Algo similar nos ocurre con la ganadería extensiva desarrollada en nuestras montañas y más concretamente, con aquellos ganaderos que, haciendo o no la añorada trashumancia, suben a los pastos montanos y se les aboca a convivir con todo tipo de alimañas y fauna salvaje, se les atemoriza con la reintroducción de especies como el lobo o el oso, se les complica la vida con todo tipo de ilógicas normativas y excesos burocráticos, se les niega las condiciones de vida digna más básicas y así, suma y sigue, hasta que los maltratados ganaderos decidan arrojar la toalla, cambiar de raíz su manejo ganadero extensivo hacia un modelo intensivo o, lo que es peor, se les dirige, sí o sí, hacia un callejón sin salida. Mejor dicho, sí que tiene salida, pero es la salida del sector.

Por todos estos casos y otros muchos que me anidan en la cabeza, con el ánimo de ahondar en la cuestión, ahora que me encuentro en vísperas de iniciar mi periodo vacacional, he decidido que voy a releer “El coste de la No Agricultura en el País Vasco” que allá por el año 2006 redactaron tres profesores de la Universidad Pública Vasca (Juan Ramón Murua, Begoña Eguía y Eduardo Malagón) y del investigador del CITA aragonés, José Albiac, editado por el Gobierno Vasco, que con un planteamiento académico, al mismo tiempo que divulgativo, ahondando en las consecuencias que una progresiva e imparable desagrarización conllevaría en facetas como el medio ambiente, el equilibrio territorial, patrimonio natural, la cadena alimentaria, empleo y actividad económica, la gastronomía, el comercio local, la cultura autóctona, etc.

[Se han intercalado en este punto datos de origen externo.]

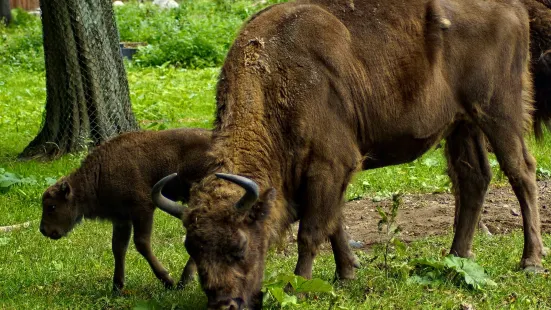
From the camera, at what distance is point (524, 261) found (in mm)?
7512

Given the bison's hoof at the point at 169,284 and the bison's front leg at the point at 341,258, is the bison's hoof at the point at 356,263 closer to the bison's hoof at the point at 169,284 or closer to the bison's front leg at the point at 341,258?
the bison's front leg at the point at 341,258

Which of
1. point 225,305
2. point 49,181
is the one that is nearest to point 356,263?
point 225,305

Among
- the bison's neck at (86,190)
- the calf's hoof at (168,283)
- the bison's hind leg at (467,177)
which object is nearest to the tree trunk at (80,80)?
the bison's neck at (86,190)

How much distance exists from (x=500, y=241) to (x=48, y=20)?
6.38 meters

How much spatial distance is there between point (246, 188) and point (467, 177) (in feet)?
9.38

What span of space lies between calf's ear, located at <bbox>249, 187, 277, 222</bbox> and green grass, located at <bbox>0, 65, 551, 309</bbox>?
1.96 ft

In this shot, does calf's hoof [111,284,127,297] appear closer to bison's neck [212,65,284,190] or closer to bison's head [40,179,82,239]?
bison's head [40,179,82,239]

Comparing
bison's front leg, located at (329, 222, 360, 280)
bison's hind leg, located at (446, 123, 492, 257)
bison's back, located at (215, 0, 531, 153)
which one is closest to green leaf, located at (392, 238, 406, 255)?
bison's front leg, located at (329, 222, 360, 280)

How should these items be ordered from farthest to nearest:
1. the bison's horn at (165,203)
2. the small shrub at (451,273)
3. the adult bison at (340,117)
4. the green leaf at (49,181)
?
the green leaf at (49,181), the small shrub at (451,273), the bison's horn at (165,203), the adult bison at (340,117)

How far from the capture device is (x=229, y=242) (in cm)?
586

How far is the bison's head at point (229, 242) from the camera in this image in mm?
5789

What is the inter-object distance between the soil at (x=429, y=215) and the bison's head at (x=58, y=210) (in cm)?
255

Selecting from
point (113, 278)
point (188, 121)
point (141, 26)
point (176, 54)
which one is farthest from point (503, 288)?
point (141, 26)

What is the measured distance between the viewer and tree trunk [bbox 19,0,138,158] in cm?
1198
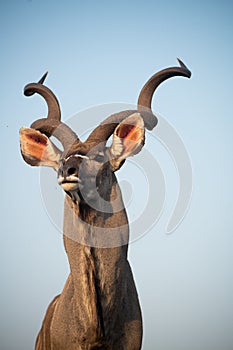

El equipo redactor plantea una serie de escenarios en función del porcentaje de desagrarización y su correspondiente coste o consecuencia económica pero, más allá de las cuestiones numéricas y en línea con los casos antes planteados, creo que es más que pertinente que el conjunto de la sociedad (con sus responsables institucionales en la vanguardia) y particularmente, todos y cada uno de nosotros en cuanto que somos consumidores de alimentos, hagamos la oportuna reflexión sobre las consecuencias que conllevaría en nuestras vidas la desagrarización, desde el escenario más moderado hasta el más traumático, incluso si se llegase a la ausencia total del sector agrario.

Las consecuencias reales y palpables del abandono agrario y de la progresiva concentración de la población en los núcleos urbanos serían, en mi opinión, de tal calibre que, más allá de los pelos como escarpias que me provoca sólo pensarlo, debiéramos, entre todos, impulsar y adoptar toda una batería de medidas encaminadas a erradicar, o al menos pausar, la impepinable cuesta abajo, no vaya a ser que, como ocurre con los fallecidos, echemos en falta a nuestros agricultores, las tareas que realizan y los beneficios que aportan al conjunto de la sociedad, una vez que sea demasiado tarde. “Agua pasada no mueve molino” dice el refrán al que recurro para que ilustrar lo que nos puede pasar en la molienda de nuestras vidas si dejamos secar el caudal del agua de la vida.

Termino con la impresión de que me ha quedado un artículo demasiado pesimista y triste. Prometo volver, no demasiado tarde, más optimista.